:: Entries supplied ::
________________

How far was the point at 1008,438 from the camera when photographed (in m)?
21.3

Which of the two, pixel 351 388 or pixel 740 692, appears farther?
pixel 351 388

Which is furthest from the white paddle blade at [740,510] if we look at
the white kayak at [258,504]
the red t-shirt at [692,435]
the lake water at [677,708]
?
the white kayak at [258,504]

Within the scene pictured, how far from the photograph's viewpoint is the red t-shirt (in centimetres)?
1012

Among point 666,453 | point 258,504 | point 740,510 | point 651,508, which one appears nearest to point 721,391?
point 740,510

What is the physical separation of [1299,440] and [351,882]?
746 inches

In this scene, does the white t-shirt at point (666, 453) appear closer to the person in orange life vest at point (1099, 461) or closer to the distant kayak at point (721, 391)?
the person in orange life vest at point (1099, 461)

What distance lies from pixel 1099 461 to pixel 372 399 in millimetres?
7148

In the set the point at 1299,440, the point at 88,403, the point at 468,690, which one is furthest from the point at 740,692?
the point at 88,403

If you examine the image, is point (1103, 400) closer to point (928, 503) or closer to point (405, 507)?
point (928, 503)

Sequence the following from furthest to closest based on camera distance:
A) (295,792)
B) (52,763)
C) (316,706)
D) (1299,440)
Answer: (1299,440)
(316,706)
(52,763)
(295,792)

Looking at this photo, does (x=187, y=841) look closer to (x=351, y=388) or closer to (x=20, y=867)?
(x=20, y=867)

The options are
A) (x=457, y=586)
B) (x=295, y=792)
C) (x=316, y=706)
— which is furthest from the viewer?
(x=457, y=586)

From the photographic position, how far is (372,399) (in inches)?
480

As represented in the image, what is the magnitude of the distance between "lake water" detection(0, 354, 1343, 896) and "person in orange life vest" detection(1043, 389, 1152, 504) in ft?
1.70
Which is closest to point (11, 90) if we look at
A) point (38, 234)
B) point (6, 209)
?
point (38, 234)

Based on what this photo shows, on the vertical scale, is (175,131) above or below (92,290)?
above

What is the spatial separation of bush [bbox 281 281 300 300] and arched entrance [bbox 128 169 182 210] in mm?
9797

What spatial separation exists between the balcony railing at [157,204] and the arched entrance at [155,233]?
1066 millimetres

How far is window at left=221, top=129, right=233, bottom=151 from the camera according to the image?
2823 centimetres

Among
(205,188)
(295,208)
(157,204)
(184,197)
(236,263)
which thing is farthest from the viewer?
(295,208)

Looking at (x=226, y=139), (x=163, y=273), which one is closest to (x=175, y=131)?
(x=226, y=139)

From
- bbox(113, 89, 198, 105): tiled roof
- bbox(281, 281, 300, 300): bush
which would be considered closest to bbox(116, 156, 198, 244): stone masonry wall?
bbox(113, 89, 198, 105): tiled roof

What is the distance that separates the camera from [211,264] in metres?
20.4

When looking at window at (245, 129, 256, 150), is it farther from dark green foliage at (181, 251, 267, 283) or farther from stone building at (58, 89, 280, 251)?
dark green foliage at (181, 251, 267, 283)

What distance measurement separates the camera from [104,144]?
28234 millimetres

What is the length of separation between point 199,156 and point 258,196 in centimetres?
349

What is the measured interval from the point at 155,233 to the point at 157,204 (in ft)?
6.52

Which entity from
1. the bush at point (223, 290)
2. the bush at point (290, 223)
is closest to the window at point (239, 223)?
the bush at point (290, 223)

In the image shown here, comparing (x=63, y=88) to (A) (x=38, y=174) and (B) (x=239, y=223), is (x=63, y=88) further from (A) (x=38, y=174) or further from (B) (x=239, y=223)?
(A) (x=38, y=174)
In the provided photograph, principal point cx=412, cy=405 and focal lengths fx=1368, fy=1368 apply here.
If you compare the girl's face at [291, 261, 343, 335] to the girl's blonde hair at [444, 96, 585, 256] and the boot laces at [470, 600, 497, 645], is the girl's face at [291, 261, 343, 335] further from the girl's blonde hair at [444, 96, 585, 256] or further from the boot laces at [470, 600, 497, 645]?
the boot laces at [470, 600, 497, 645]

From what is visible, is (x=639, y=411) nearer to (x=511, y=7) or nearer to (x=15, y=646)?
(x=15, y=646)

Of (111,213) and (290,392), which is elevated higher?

________________

:: Exercise goal ::
Write out every one of the rows above word for word, without changing anything.

:: Complete response ::
How far was the point at 1008,438 from the camera when photographed (in m)?
21.3

Which of the two, pixel 351 388 or pixel 740 692, appears farther?
pixel 351 388

Which is furthest from the white paddle blade at [740,510] if we look at
the white kayak at [258,504]
the red t-shirt at [692,435]
the lake water at [677,708]
?
the white kayak at [258,504]

Within the scene pictured, how far from the photograph's viewpoint is the red t-shirt (in centimetres)?
1012

Among point 666,453 | point 258,504 | point 740,510 | point 651,508, which one appears nearest to point 721,391?
point 740,510

What is the physical separation of [1299,440] and [351,882]?
746 inches

In this scene, does the white t-shirt at point (666, 453) appear closer to the person in orange life vest at point (1099, 461) or closer to the distant kayak at point (721, 391)?
the person in orange life vest at point (1099, 461)

What distance lies from pixel 1099 461 to pixel 372 399 in millimetres?
7148

In the set the point at 1299,440, the point at 88,403, the point at 468,690, which one is furthest from the point at 740,692?
the point at 88,403

If you examine the image, is point (1103, 400) closer to point (928, 503) or closer to point (405, 507)?
point (928, 503)

Sequence the following from furthest to closest based on camera distance:
A) (295,792)
B) (52,763)
C) (316,706)
D) (1299,440)
Answer: (1299,440)
(316,706)
(52,763)
(295,792)

Looking at this photo, does (x=187, y=841) look closer to (x=351, y=388) or closer to (x=20, y=867)?
(x=20, y=867)

The options are
A) (x=457, y=586)
B) (x=295, y=792)
C) (x=316, y=706)
— which is furthest from the viewer?
(x=457, y=586)

From the photographic position, how far is (372,399) (in inches)?
480

As represented in the image, what is the magnitude of the distance between "lake water" detection(0, 354, 1343, 896) and "person in orange life vest" detection(1043, 389, 1152, 504) in ft?
1.70
Which is closest to point (11, 90) if we look at
A) point (38, 234)
B) point (6, 209)
?
point (38, 234)

Based on what this photo shows, on the vertical scale, is (175,131) above or below (92,290)?
above

What is the spatial separation of bush [bbox 281 281 300 300] and arched entrance [bbox 128 169 182 210] in mm?
9797

What spatial separation exists between the balcony railing at [157,204] and the arched entrance at [155,233]?
1066 millimetres

How far is window at left=221, top=129, right=233, bottom=151 from the camera according to the image?
2823 centimetres

Among
(205,188)
(295,208)
(157,204)
(184,197)
(236,263)
which thing is farthest from the viewer?
(295,208)

Looking at (x=226, y=139), (x=163, y=273), which one is closest to (x=175, y=131)?
(x=226, y=139)

From
- bbox(113, 89, 198, 105): tiled roof
- bbox(281, 281, 300, 300): bush
which would be considered closest to bbox(116, 156, 198, 244): stone masonry wall?
bbox(113, 89, 198, 105): tiled roof

What is the distance that separates the camera from [211,264] in metres?
20.4

When looking at window at (245, 129, 256, 150), is it farther from dark green foliage at (181, 251, 267, 283) or farther from stone building at (58, 89, 280, 251)?
dark green foliage at (181, 251, 267, 283)

What distance measurement separates the camera from [104,144]?
28234 millimetres

What is the length of separation between point 199,156 and point 258,196 in centimetres?
349

What is the measured interval from the point at 155,233 to the point at 157,204 (in ft)?
6.52

Which entity from
1. the bush at point (223, 290)
2. the bush at point (290, 223)
is closest to the window at point (239, 223)?
the bush at point (290, 223)

In the image shown here, comparing (x=63, y=88) to (A) (x=38, y=174) and (B) (x=239, y=223), is (x=63, y=88) further from (A) (x=38, y=174) or further from (B) (x=239, y=223)?
(A) (x=38, y=174)
In the provided photograph, principal point cx=412, cy=405 and focal lengths fx=1368, fy=1368 apply here.
If you compare the girl's face at [291, 261, 343, 335] to the girl's blonde hair at [444, 96, 585, 256] and the boot laces at [470, 600, 497, 645], is the girl's face at [291, 261, 343, 335] further from the girl's blonde hair at [444, 96, 585, 256] or further from the boot laces at [470, 600, 497, 645]?
the boot laces at [470, 600, 497, 645]

From what is visible, is (x=639, y=411) nearer to (x=511, y=7) or nearer to (x=15, y=646)?
(x=15, y=646)

Of (111,213) and (290,392), which is elevated higher?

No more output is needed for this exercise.